Here are some common issues you may come across when growing mushrooms in an outdoor greenhouse as opposed to indoors: 

Excessively High Temperatures

One of the main issues people have when growing mushrooms in an outdoor greenhouse is it can get too hot in summer. 

Installing shade netting and ensuring adequate ventilation can help with this, but if it’s still too hot, you’ll need to install a cooling system or only grow mushrooms during cooler months.

More Pest Exposure

It can be hard to prevent pests like mushroom flies or slugs from getting to your mushrooms in an outdoor greenhouse. 

Your greenhouse should be fully enclosed, and we recommend covering any ventilation openings in a fine fly-screen mesh to help prevent insects from damaging your mushroom crop.

Frequent Temperature Variations

Outdoor temperatures can change dramatically, from day to night, making mushroom growth rates slower and less predictable.

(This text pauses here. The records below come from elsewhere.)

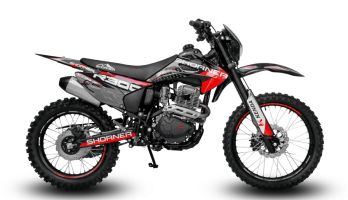 Мотоцикл кроссовый эндуро SHORNER R300 в Москве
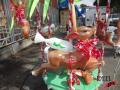 Reindeer Carousel Image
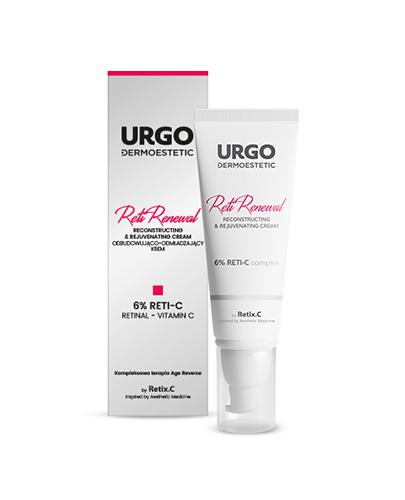Urgo Dermoestetic RetiRenewal Krem odbudowująco-odmładzający 6% RETI-C, 45 ml - Drogeria Melissa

Heating pads or mats are a popular and relatively inexpensive way to ensure your mushrooms don’t get too cold at night.

They come in various sizes, are easy to place under your growing containers, and you can adjust them to the desired temperature.

Extreme Weather Damage

Extreme weather events, like strong winds or hail storms, can cause serious damage to an outdoor greenhouse.

To help prevent this, ensure your greenhouse is structurally solid and, if possible, place it in a location naturally sheltered from extreme weather events by trees or buildings.

Learn more about growing mushrooms outdoors with ideas for maintaining humidity levels and blocking pests.

Final Thoughts

Using an existing greenhouse to grow mushrooms can be a cost-effective way to protect your mushrooms from extreme weather, insects and diseases, increasing your harvest.

And, if you live in a location where temperature and humidity conditions are naturally suitable, it won’t take many adjustments to transform a garden greenhouse into a mushroom cultivation space.

Depending on the space in your greenhouse, you have several options, including growing mushrooms in bags on shelves, stacked buckets, flat trays (alone or with plants) or on logs.